El séptimo largometraje de Takeshi Kitano toda
    una estrella en la televisión japonesa e ilustre desconocido en la Argentina, que no se
    ha dignado a estrenar ninguno de sus otros films es una obra de extraño vigor. Flores
    de fuego es en parte un thriller, aunque las referencias a los esquemas clásicos del
    policial apenas pueden rastrearse al comienzo del relato, para disolverse luego en una
    trama cada vez más introspectiva. Nishi (el propio Kitano) es un policía eficaz,
    perspicaz, que está atravesando el peor momento de su vida. No hace mucho una enfermedad
    segó la vida de su hija, y los pronósticos médicos auguran que la leucemia, en
    cuestión de semanas, hará lo propio con su mujer. Su antiguo escudero, Horibe, quedó
    paralítico en una balacera, mientras que otro de sus compañeros se desangró sin prisa
    ni pausa ante sus ojos impotentes. En la presencia de Nishi, en su pesar, confluyen dos
    poderosas y sólo aparentemente contradictorias tradiciones cinematográficas:
    la de los policías duros e impasibles (muy cercana a unos cuantos personajes de
    Clint Eastwood) y la de cierto cine oriental poblado por criaturas más o menos
    portentosas (ya fueren simples ciudadanos o estoicos samurais) que se mecen como hojas a
    merced de vientos trágicos, inapelables. 
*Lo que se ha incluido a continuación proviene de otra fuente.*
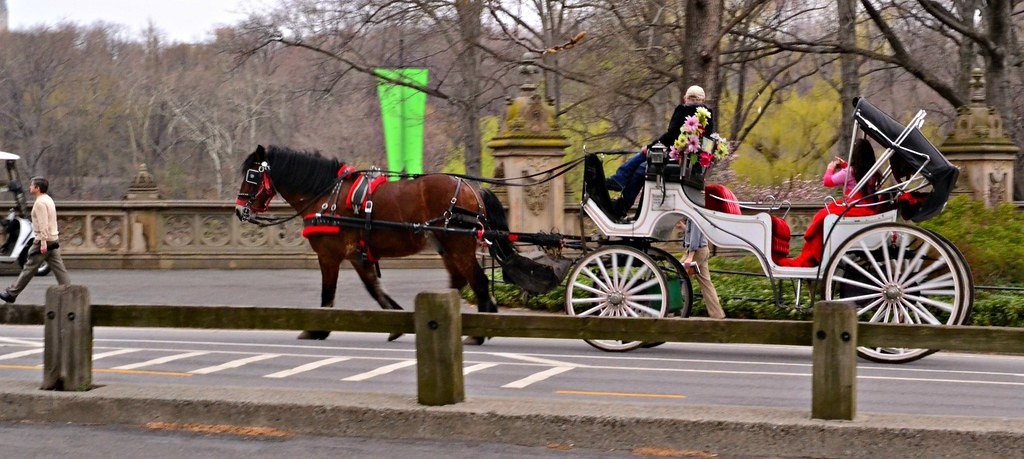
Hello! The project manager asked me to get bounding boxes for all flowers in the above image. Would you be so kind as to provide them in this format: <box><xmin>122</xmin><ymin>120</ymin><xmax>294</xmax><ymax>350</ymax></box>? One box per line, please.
<box><xmin>709</xmin><ymin>131</ymin><xmax>730</xmax><ymax>163</ymax></box>
<box><xmin>668</xmin><ymin>106</ymin><xmax>712</xmax><ymax>162</ymax></box>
    La llamativa potencia física de Nishi,
    que es capaz de dormir a los rufianes de un certero golpe de puño (o de perforar sus ojos
    como al descuido, sin despegar su mirada de una taza de café), no debe llamar a engaño.
    A diferencia de la invulnerabilidad de los paladines hollywoodenses, ésta no tiene por
    fin habilitar el lado violento del show. Esto ya se nota en la singular manera
    con que Kitano expone la rudeza de su personaje. Los impactos y los cortes están dados
    casi siempre en off (es decir, fuera del cuadro): si Nishi no mira a sus rivales, ¿por
    qué habría de hacerlo el público? Lo que puede verse, en cambio, es la austera
    expresión de Nishi, que es la misma antes y después de dar cuenta de sus enemigos.
    Extremadamente parca, parcialmente escondida tras los anteojos negros, apenas un rictus
    tensa la comisura derecha de sus labios deja ver en ella las procesiones que
    lo aquejan. El dolor de Nishi tiene poco que ver con la Yacuza (temida mafia nipona) y con
    los avatares policíacos, y mucho con la angustia existencial. ¿De qué le sirven los
    puños y la puntería a la hora de salvar a sus seres queridos? Su potencia física, antes
    bien, destaca por contraste la inconmensurable impotencia de su espíritu. Nishi podría
    haber sido un escritor, un campesino, un empleado de correos. El mérito de Kitano es
    haberlo hecho entrar en un policía –en un policial– sin que el 
    relato, en tanto tragedia humana, perdiera un ápice de su espesor. La 
    perspectiva de Nishi –una soledad desnuda y absoluta– lo tentará a abandonar 
    la fuerza policíaca, e incluso la legalidad, para honrar los últimos minutos 
    de su esposa (¿los suyos propios?) como corresponde. Con muy rara sutileza 
    los recorre el film: podrá sentirse, al cabo, que lo de Nishi no es, y nunca 
    fue, resignación, sino adaptación –valiente, extrema– a circunstancias 
    desesperantes. 
    El encadenamiento de las secuencias de Flores
    de fuego responde a una ecuación que invierte la lógica del policial convencional.
    Allí la "poesía", generalmente en forma de postal urbana, opera como excusa
    para propiciar persecuciones, tiros y explosiones. Aquí, en cambio, la rudeza de las
    calles conduce una y otra vez a pasajes que invitan al espectador a una contemplación
    plácida y oscura. El mar, el cielo en sempiterno y trágico vaivén serán
    perfectas, recurrentes elecciones para volver a colocar al público en la encrucijada del
    protagonista. La asociación libre (o medianamente libre, como la que disparan los dibujos
    del detective tullido: siniestras cruzas de lo humano con lo vegetal) pocas veces ha
    fluido como en este film. Es que Kitano cultiva una virtud que no abunda entre los
    cineastas contemporáneos: confía en las imágenes. Y se deja llevar. El resultado es
    casi siempre un viaje apasionante.